How to use Prometheus for monitoring in microservices architecture? - 面试题

Prometheus monitoring practices in microservices architecture:

Service Mesh Monitoring (Istio/Linkerd):

Collect metrics using Sidecar proxies
Monitor service-to-service call relationships
Trace request chains
Configuration example:

yaml
scrape_configs:
  - job_name: 'istio-pilot'
    kubernetes_sd_configs:
      - role: endpoints
        namespaces:
          names: [istio-system]
    relabel_configs:
      - source_labels: [__meta_kubernetes_service_name]
        action: keep
        regex: istio-pilot

Distributed Tracing Integration:

Use OpenTelemetry to collect metrics
Integrate with Jaeger/Zipkin
Correlate traces and monitoring data

Service Dependency Monitoring:

promql
# Service-to-service latency
histogram_quantile(0.95, 
  sum(rate(http_request_duration_seconds_bucket[5m])) by (le, source, target)
)

# Service error rate
sum(rate(http_requests_total{status=~"5.."}[5m])) by (service)
/ sum(rate(http_requests_total[5m])) by (service)

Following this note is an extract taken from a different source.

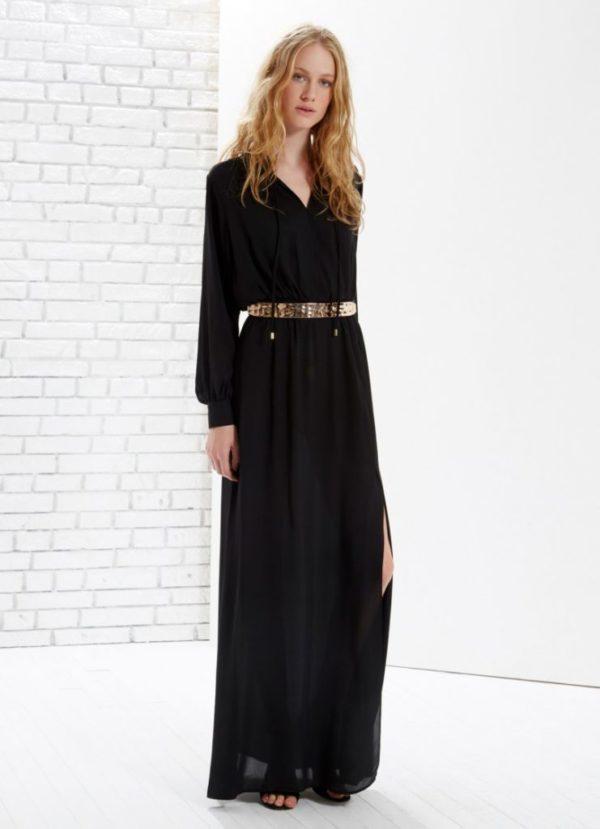 talogo-pepe-jeans-para-mujer-2016-vestido-largo-negro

Canary Deployment Monitoring:

Use labels to distinguish versions
Compare performance of old and new versions
Automatic rollback alerts

Configuration Example:

yaml
# Use version labels
scrape_configs:
  - job_name: 'api'
    kubernetes_sd_configs:
      - role: pod
    relabel_configs:
      - source_labels: [__meta_kubernetes_pod_label_version]
        target_label: version

SLA/SLO Monitoring:

promql
# Error rate SLO
sum(rate(http_requests_total{status=~"5.."}[30d])) by (service)
/ sum(rate(http_requests_total[30d])) by (service) < 0.01

# Latency SLO
histogram_quantile(0.99,
  sum(rate(http_request_duration_seconds_bucket[30d])) by (le, service)
) < 0.5

Best Practices:

Unified Naming Conventions:
- Use standardized metric names
- Maintain label consistency
- Document metric meanings
Service-Level Metrics:
- RED method: Rate, Errors, Duration
- USE method: Utilization, Saturation, Errors
Automated Monitoring:
- Auto-discover services via annotations
- Use Operator for automatic configuration
- Infrastructure as Code
Alerting Strategy:
- Tiered alerts (P0/P1/P2/P3)
- Alert inhibition and aggregation
- On-call rotation and escalation policies